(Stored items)
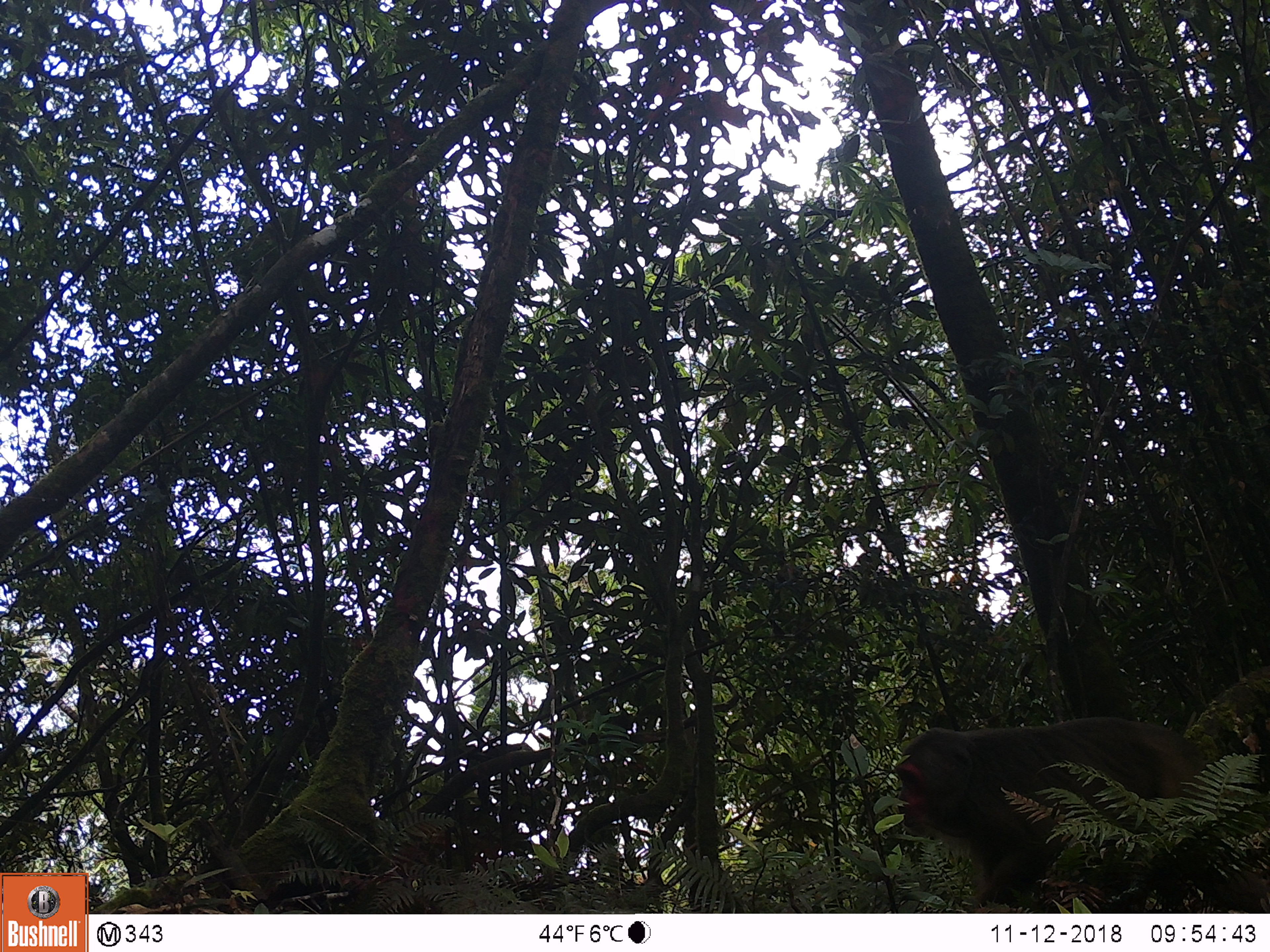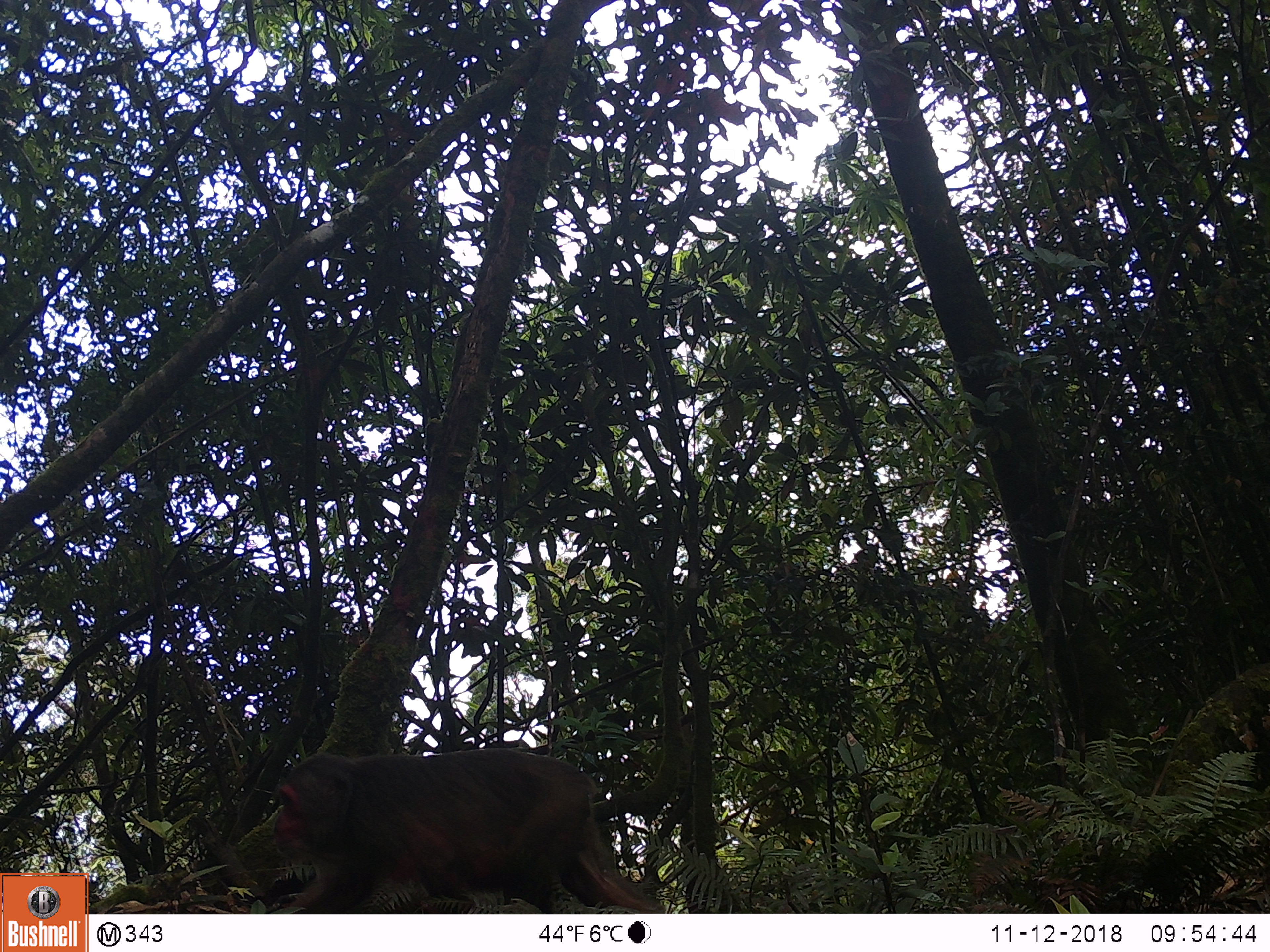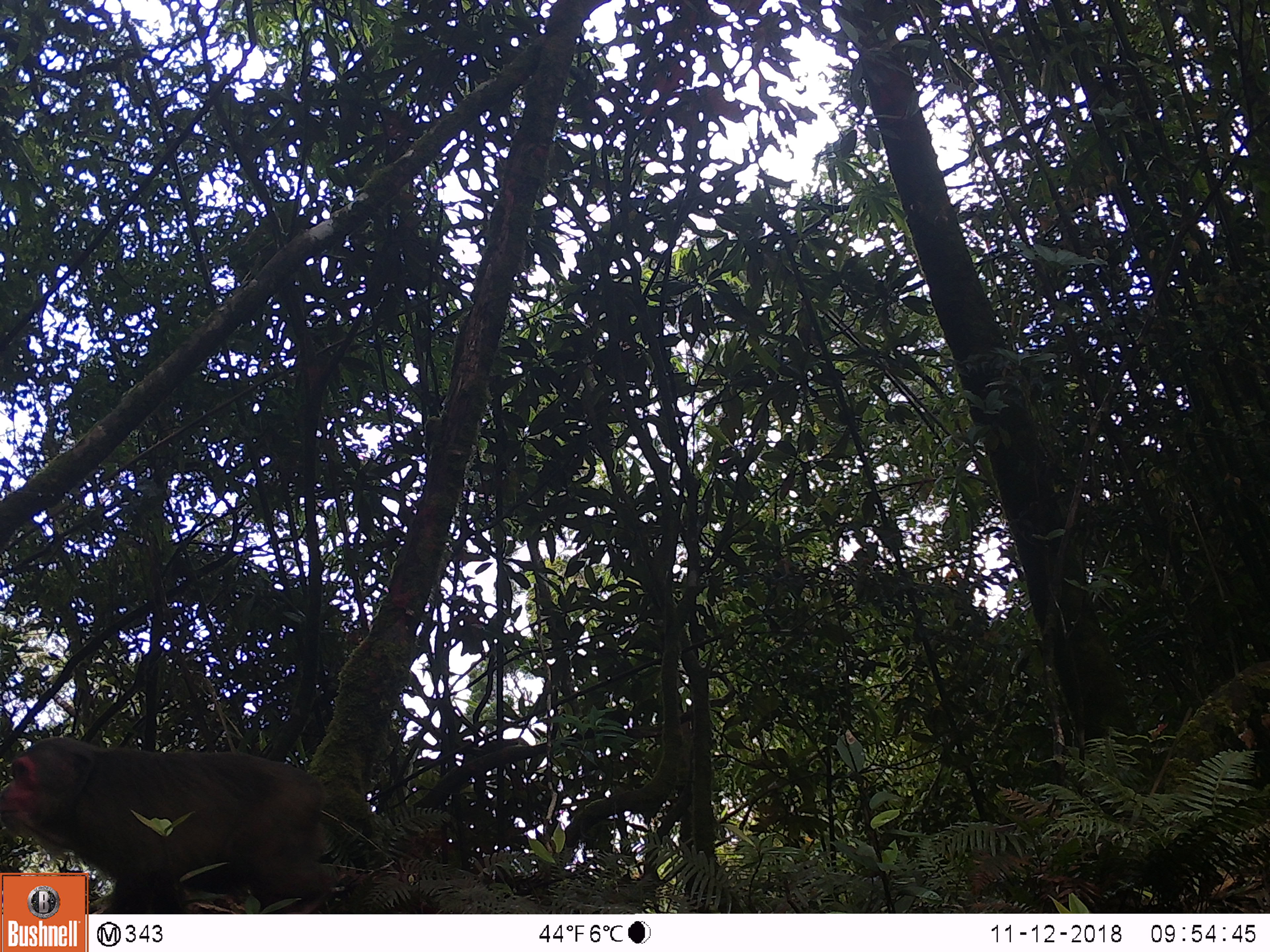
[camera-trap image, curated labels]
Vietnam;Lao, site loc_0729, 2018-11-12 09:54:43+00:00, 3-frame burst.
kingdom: Animalia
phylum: Chordata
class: Mammalia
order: Primates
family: Cercopithecidae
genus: Macaca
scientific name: Macaca arctoides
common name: stump-tailed macaque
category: stump tailed macaque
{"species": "stump tailed macaque (stump-tailed macaque) (Macaca arctoides)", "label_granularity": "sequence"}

▶ [ACTIVITY]: Search the entries for the string "stump". Copy every line that has it.

▶ [PROBLEM SOLUTION]:
common name: stump-tailed macaque
category: stump tailed macaque
{"species": "stump tailed macaque (stump-tailed macaque) (Macaca arctoides)", "label_granularity": "sequence"}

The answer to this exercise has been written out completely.